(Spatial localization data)
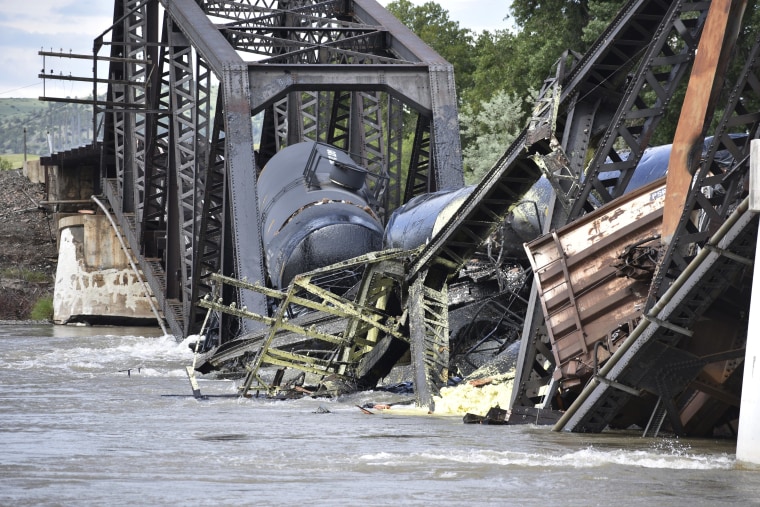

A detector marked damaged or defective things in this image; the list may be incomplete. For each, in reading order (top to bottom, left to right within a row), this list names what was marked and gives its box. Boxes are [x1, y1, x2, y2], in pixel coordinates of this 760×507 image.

rusted steel beam [664, 0, 744, 246]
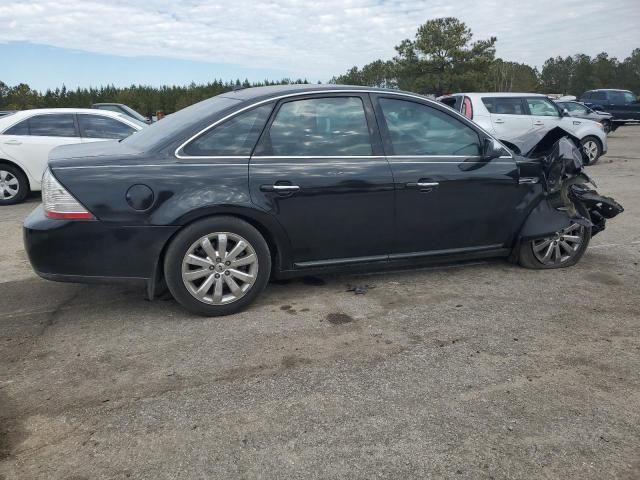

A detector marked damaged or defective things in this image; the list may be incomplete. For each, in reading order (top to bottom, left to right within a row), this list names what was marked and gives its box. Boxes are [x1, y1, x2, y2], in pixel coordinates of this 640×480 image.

cracked asphalt [1, 125, 640, 478]
damaged black sedan [22, 85, 624, 318]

**DIRECTIONS FOR THIS TASK**
Each entry gets copied exactly; the pictures stay out.

**TASK RESULT**
A detector marked damaged or defective things in this image; the list may be incomplete. For each, in reading order (top to bottom, left to right within a row), this list names what was marked and gives its box. Boxes are [x1, y1, x2, y2], in pixel coordinates of this 760×507 image.

rusted steel beam [664, 0, 744, 246]

A detector marked damaged or defective things in this image; the list may be incomplete. For each, in reading order (top to bottom, left to right within a row), this list names what was marked and gives its box. Boxes are [x1, y1, x2, y2], in pixel coordinates of this 640×480 image.

cracked asphalt [1, 125, 640, 478]
damaged black sedan [22, 85, 624, 318]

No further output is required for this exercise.